Our experts asked for further clarification from this reader who had a question in the Q&A section of eZine 298, and here is his expanded explanation. – Editor)
Regarding my question on the rule joint and countersunk hinges, let me explain my problem further. When I countersink the entire hinge, the notch appears at the bottom on the roundover side of the rule joint, just where I have to countersink the barrel of the hinge. How do I avoid the notch if I want to countersink the entire hinge? – Jim DiRenzo
Tim Inman: You can’t.
Chris Marshall: Once a rule joint is assembled and with table’s leaf down, the mortise for the hinge barrel and the barrel itself should not be visible on the roundover at all when viewed from above.

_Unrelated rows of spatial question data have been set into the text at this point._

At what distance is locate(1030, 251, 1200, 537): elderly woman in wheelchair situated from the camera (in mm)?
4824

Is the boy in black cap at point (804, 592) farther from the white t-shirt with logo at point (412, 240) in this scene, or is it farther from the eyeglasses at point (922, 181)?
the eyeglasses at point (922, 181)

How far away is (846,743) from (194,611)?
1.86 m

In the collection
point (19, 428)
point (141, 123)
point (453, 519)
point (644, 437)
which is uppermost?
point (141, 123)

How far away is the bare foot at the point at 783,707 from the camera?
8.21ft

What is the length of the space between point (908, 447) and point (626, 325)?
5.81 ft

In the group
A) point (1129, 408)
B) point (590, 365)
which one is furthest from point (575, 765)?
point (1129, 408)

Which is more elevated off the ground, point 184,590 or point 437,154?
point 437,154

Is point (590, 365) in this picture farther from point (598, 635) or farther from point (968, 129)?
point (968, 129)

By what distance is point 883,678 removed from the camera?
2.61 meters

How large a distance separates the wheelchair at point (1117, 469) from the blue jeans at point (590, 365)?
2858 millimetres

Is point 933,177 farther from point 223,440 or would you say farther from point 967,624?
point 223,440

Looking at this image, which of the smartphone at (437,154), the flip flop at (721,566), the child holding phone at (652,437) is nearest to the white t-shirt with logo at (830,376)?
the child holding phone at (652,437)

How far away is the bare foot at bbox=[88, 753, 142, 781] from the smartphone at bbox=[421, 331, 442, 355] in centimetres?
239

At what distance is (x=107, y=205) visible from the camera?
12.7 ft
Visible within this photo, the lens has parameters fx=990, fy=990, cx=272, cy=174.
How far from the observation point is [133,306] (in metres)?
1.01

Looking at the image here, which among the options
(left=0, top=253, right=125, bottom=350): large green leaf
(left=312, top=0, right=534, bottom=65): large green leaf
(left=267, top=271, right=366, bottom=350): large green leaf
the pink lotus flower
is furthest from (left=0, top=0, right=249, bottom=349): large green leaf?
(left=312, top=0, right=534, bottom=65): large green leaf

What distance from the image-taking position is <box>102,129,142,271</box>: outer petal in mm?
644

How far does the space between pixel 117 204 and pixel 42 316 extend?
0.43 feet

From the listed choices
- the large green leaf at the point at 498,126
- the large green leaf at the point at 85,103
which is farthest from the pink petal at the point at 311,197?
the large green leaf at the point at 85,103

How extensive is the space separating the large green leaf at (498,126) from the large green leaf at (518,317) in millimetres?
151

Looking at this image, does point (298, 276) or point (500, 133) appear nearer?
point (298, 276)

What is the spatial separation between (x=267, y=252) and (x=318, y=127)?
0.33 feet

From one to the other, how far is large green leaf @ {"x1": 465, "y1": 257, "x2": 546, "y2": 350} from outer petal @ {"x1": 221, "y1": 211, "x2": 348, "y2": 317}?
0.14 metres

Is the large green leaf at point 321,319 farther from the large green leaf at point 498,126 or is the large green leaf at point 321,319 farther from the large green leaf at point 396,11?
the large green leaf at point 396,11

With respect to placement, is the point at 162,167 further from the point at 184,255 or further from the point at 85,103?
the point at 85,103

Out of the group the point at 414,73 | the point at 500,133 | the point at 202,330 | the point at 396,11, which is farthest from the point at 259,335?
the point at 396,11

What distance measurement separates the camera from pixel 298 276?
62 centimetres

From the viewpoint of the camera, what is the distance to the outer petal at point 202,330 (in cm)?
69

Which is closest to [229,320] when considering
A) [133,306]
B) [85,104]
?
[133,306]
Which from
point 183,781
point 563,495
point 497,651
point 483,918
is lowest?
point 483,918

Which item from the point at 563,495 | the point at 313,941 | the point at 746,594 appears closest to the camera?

That’s because the hinge barrel should be inset from the edge of the table top so it is positioned almost at the center point of the roundover — not at the edge of the radius where you could see it (see the illustration here). From your explanation, unfortunately it sounds like that’s where you’ve mortised for the hinge barrel — at the edge of the roundover. Also notice that the shorter of the two hinge leaves should be attached to the tabletop side of the joint; the longer hinge leaf attaches to the table leaf. With the hinge barrel located at the center of the roundover, the table leaf’s cove profile can rotate up or down properly without binding against the roundover. A rule joint doesn’t come together like a typical door-hinge joint does — the hinge barrel doesn’t split the two parts “at the seam,” so to speak. It might be a good idea to find hardware installation instructions in a woodworking book or a magazine article to help guide you further here.